Ralph Folster, 28, the stepfather of a Bullhead City, Ariz., girl slain in September was given a 20-year prison sentence Tuesday for selling methamphetamine to undercover cops. (Courtesy Mohave County Sheriff's Office)
KINGMAN, Ariz. — The stepfather of a Bullhead City, Ariz., girl slain in September was given a 20-year prison sentence Tuesday for selling methamphetamine to undercover cops.
A defense attorney said Ralph Folster, 28, used and sold drugs while grieving the death of 8-year-old Isabella “Bella” Grogan-Cannella.
Mohave County Superior Court Judge Billy Sipe didn’t buy it.
“When you lose a child close to you, if anything, it should wake you up,” Sipe said during the sentencing hearing.
Folster pleaded guilty in April to six counts of sale of dangerous drugs and one count of misconduct involving weapons as a prohibited possessor.
Justin Rector, 26, a friend of Bella’s mother, was charged with first-degree murder in the girl’s death.
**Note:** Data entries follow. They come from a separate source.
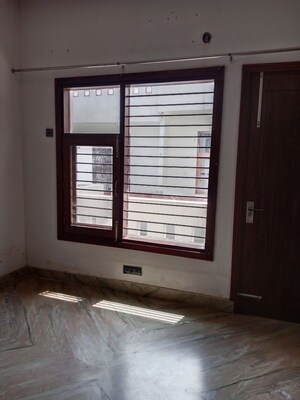 Room in 2 BHK Builder Floor at Huda – for Rent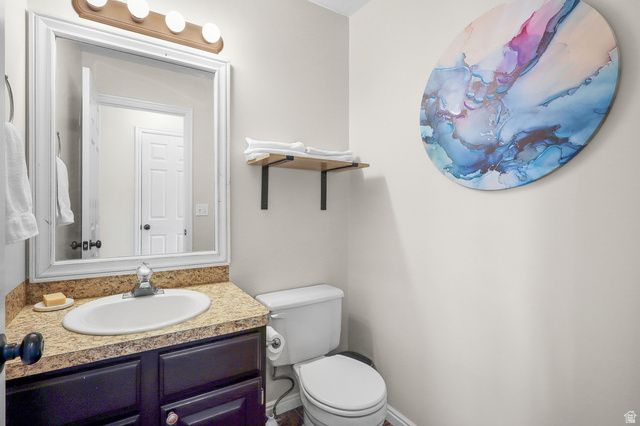 1956 W 350 N, West Point, UT 84015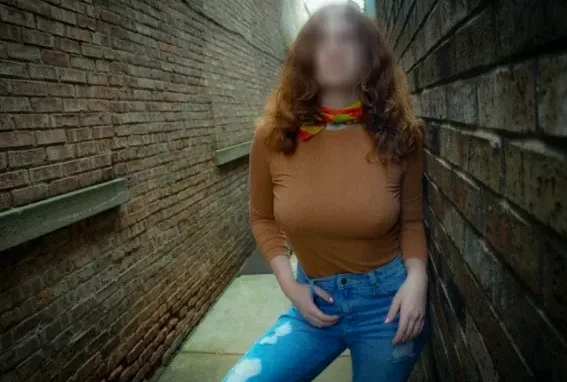 Charlotte, 32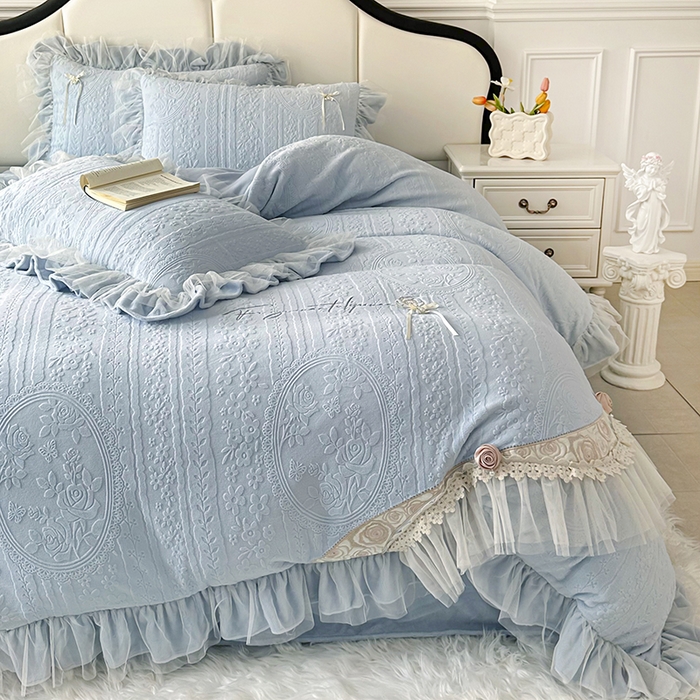 91家纺网 家纺一手货源 找家纺 金绣美居 2025新款加厚雕花牛奶绒四件套-蝶花园 蝶花园-湖水蓝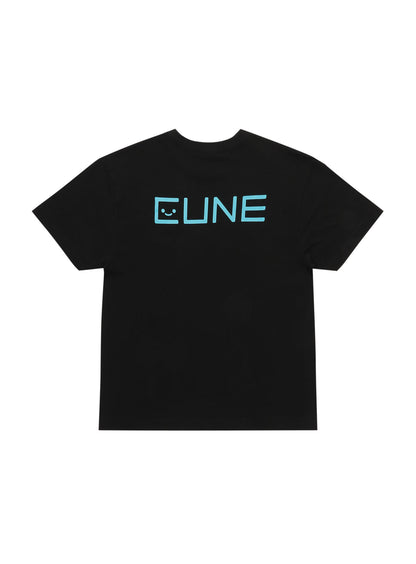S/S Tee ひざの上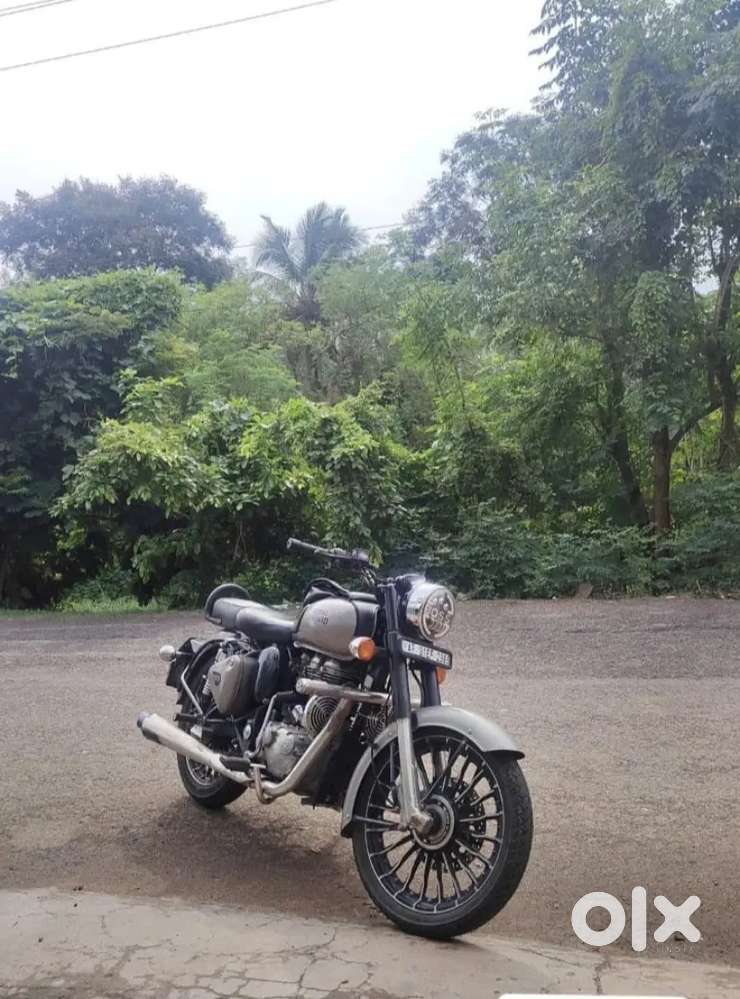 Royal Enfield Classic 350 in perfect condition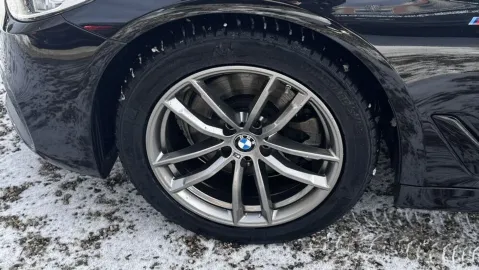 Car image 48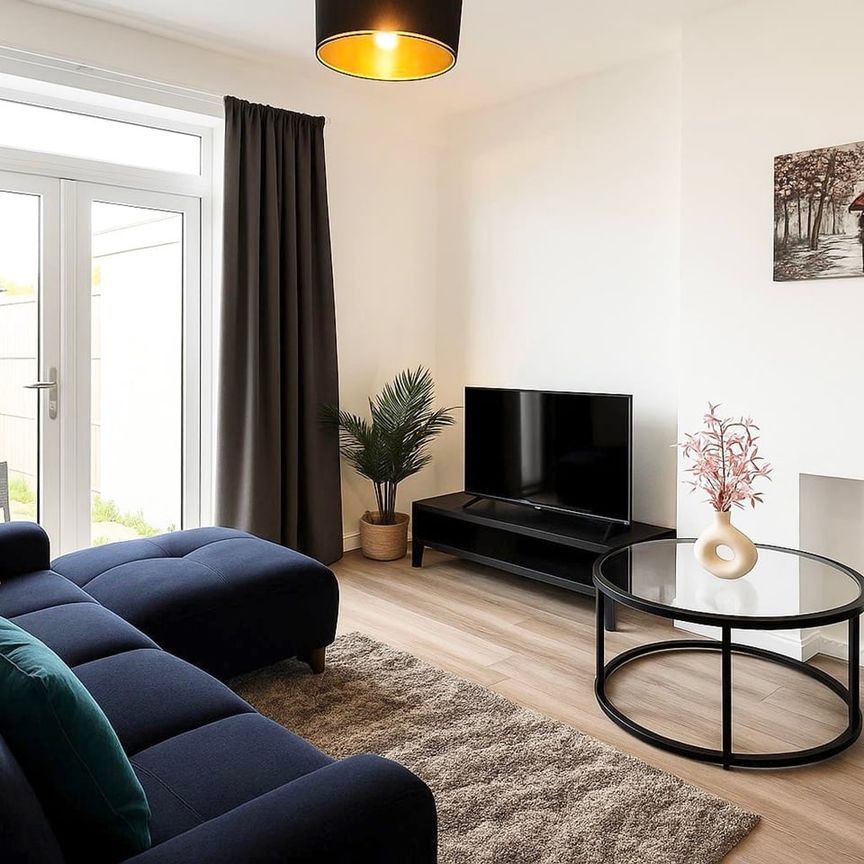 3 Bed Terraced House, Links Avenue, SM4 - Photo 1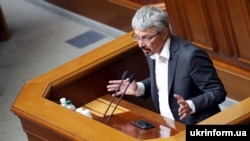 Тепер вже колишній народний депутат від «Слуги народу», міністр культури Олександр Ткаченко 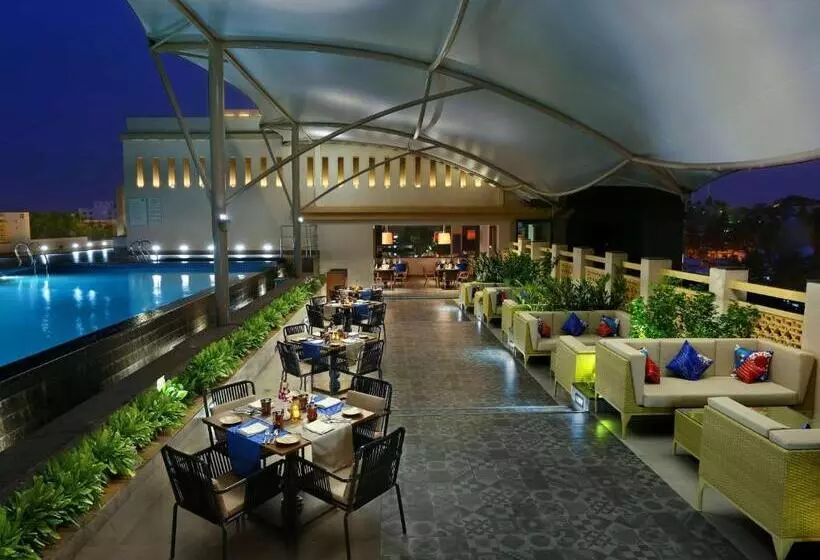 ホテル Grand Mercure Mysore   An Accor Brand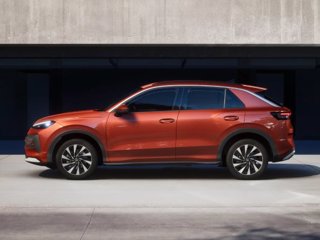 VOLKSWAGEN T-Roc 1.5 eTSI ACT DSG Life 1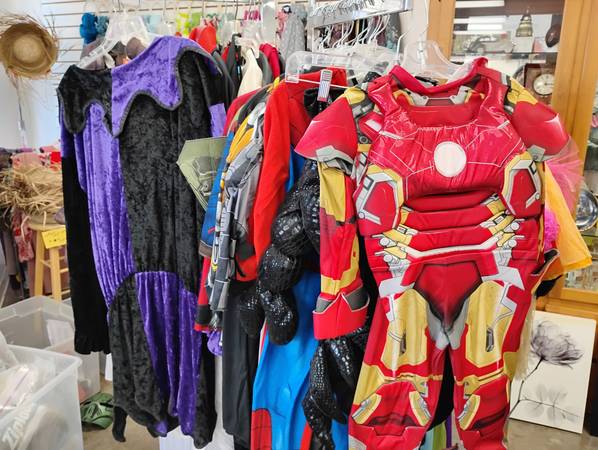 Kids Halloween Costumes... Disfraces de Halloween para niños 1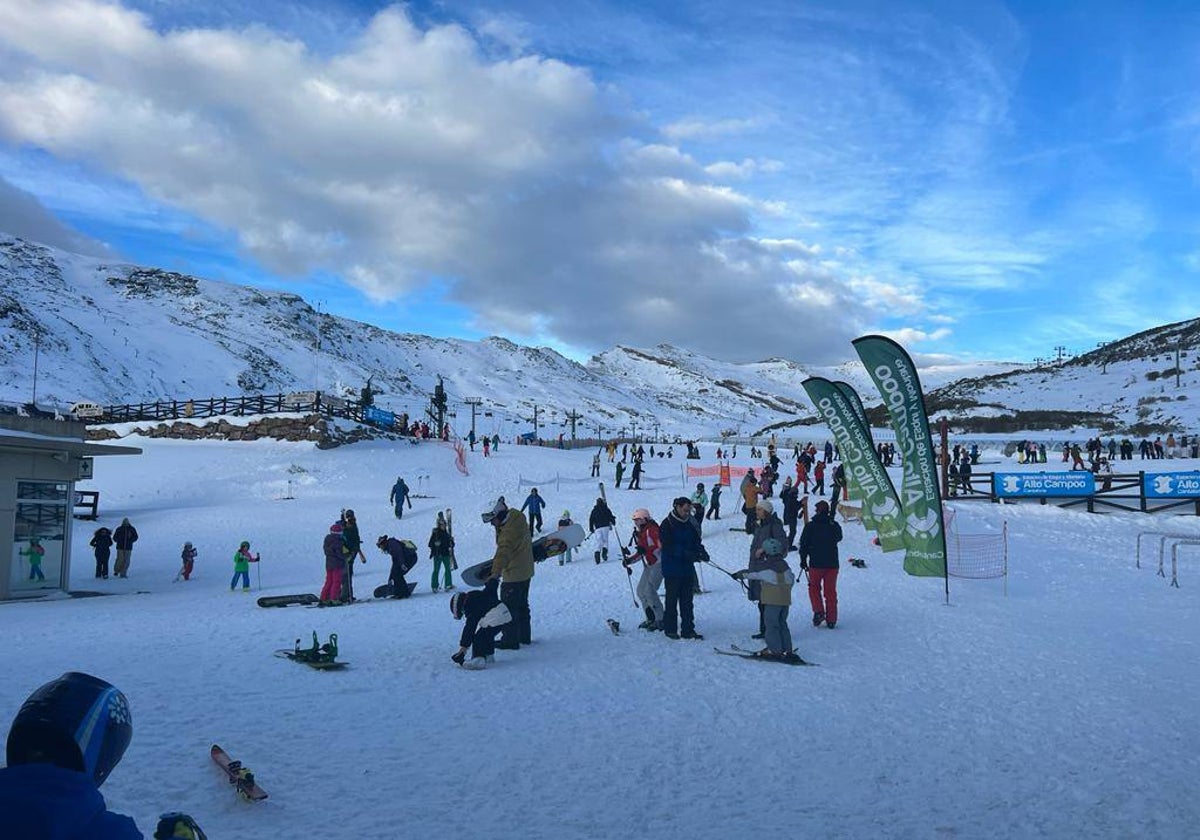 Mucha gente y suficiente nieve en el primer fin de semana de la temporada en Alto Campoo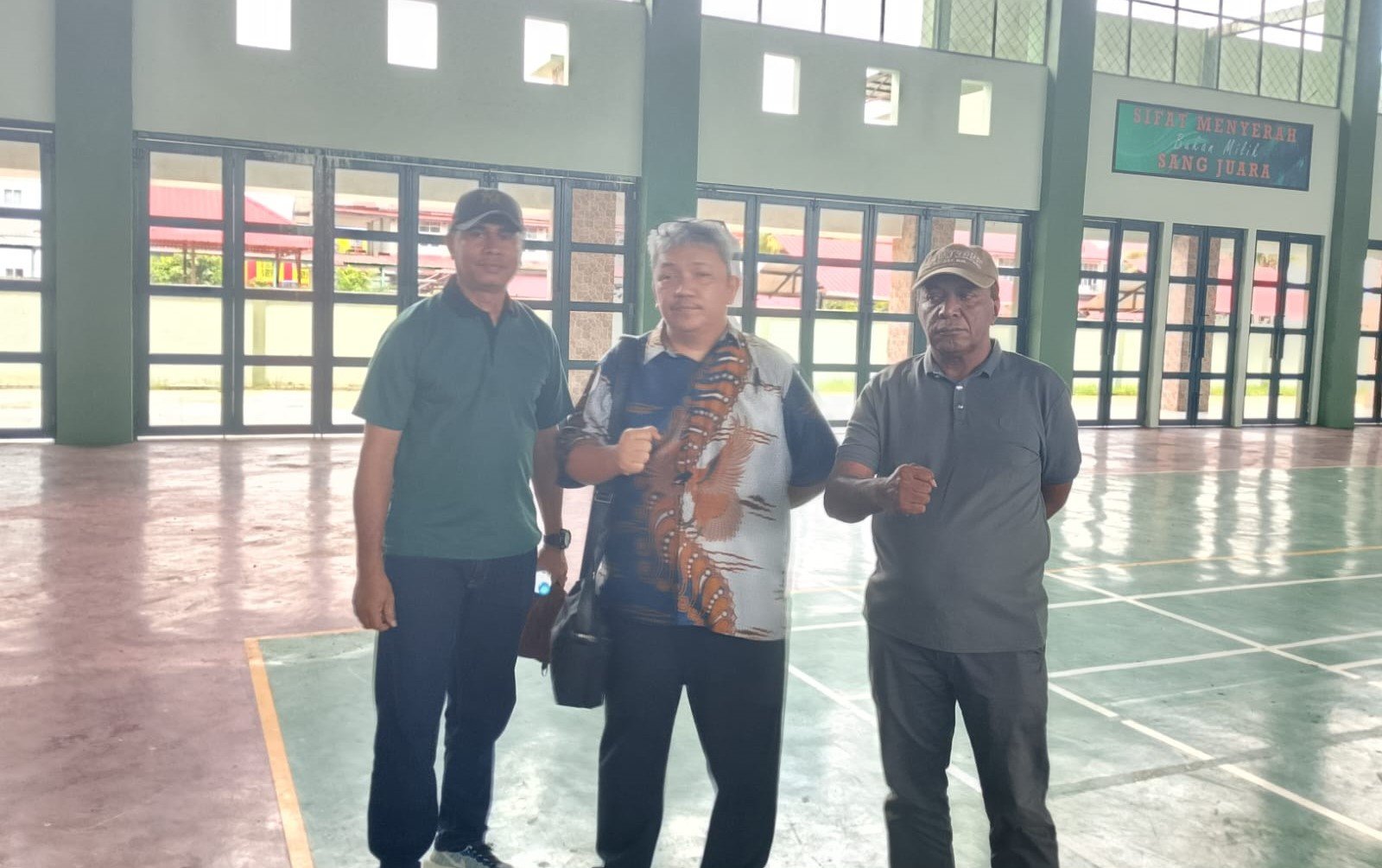 KET: Ketua harian Pengprov Pertina Papua Barat Daya, Edy Purba, dan Wakil ketua Harian, Sekertaris Pertina/Foto: Dony Kumuai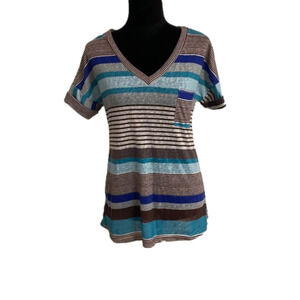 WOMEN’S striped V-neck short sleeve pocket T-shirt. Size S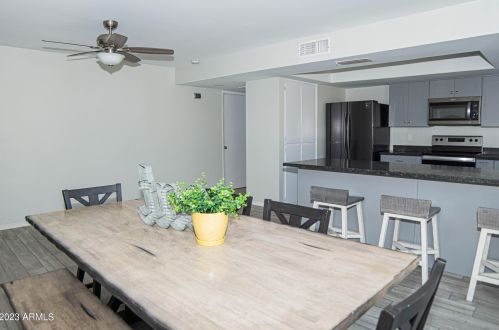 2322 Country Gables Dr, Phoenix AZ 85053-4532 exterior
He faces the death penalty.
Authorities said Bella was strangled and that Rector’s shoe prints were lifted from near the shallow grave where her body was found about a half mile from her home.
Bella’s mother, Tania Grogan, 29, was arrested two months after the girl’s death on drug charges. She is jailed and is more than eight months pregnant. Her attorney, Brad Rideout, said Grogan will be transported from the Mohave County jail to a local hospital when she’s ready to give birth.
Grogan will go back to jail before entering a drug sale plea agreement in June, Rideout said. He said the deal with the state calls for imposition of a five-year prison term.